— Work to be completed —
Begin with the line that has "category: zebra". Give it and every line after it again, exactly, through the end of the entries below.
━━━━
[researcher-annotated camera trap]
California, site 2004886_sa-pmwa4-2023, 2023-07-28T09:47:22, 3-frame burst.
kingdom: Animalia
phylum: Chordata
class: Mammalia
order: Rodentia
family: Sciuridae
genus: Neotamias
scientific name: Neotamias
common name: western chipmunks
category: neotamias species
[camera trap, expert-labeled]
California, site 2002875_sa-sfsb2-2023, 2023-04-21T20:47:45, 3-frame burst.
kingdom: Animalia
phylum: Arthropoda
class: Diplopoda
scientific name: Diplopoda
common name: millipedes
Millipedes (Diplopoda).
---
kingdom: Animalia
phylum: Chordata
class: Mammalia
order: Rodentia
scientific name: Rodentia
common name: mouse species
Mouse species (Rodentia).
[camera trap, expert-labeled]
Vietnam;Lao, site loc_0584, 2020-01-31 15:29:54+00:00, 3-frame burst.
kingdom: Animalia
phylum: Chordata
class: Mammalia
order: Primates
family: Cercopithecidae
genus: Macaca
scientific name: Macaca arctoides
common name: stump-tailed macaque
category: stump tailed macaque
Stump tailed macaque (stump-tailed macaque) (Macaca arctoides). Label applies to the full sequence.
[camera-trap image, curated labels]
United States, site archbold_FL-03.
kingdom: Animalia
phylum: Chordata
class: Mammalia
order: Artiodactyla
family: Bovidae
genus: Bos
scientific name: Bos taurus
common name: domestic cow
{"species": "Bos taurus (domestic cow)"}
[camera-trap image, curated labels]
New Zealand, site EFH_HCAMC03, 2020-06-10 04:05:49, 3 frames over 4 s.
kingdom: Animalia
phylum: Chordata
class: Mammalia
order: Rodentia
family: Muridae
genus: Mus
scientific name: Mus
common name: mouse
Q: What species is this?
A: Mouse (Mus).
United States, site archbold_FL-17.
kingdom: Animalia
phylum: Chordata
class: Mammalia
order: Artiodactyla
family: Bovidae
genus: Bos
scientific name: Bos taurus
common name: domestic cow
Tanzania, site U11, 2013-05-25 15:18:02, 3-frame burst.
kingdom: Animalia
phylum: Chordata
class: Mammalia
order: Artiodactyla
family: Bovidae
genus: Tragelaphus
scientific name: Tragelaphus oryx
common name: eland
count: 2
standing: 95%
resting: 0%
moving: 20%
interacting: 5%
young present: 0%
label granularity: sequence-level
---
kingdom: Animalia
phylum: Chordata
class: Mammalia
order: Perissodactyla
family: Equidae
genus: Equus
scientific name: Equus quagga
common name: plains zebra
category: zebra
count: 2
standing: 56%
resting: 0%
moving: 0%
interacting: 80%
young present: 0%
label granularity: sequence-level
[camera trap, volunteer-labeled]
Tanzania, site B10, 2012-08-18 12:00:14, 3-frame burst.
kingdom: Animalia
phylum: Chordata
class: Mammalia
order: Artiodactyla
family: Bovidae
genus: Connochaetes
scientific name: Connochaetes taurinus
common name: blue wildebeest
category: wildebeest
━━━━
— Result of the exercise —
category: zebra
count: 2
standing: 56%
resting: 0%
moving: 0%
interacting: 80%
young present: 0%
label granularity: sequence-level
[camera trap, volunteer-labeled]
Tanzania, site B10, 2012-08-18 12:00:14, 3-frame burst.
kingdom: Animalia
phylum: Chordata
class: Mammalia
order: Artiodactyla
family: Bovidae
genus: Connochaetes
scientific name: Connochaetes taurinus
common name: blue wildebeest
category: wildebeest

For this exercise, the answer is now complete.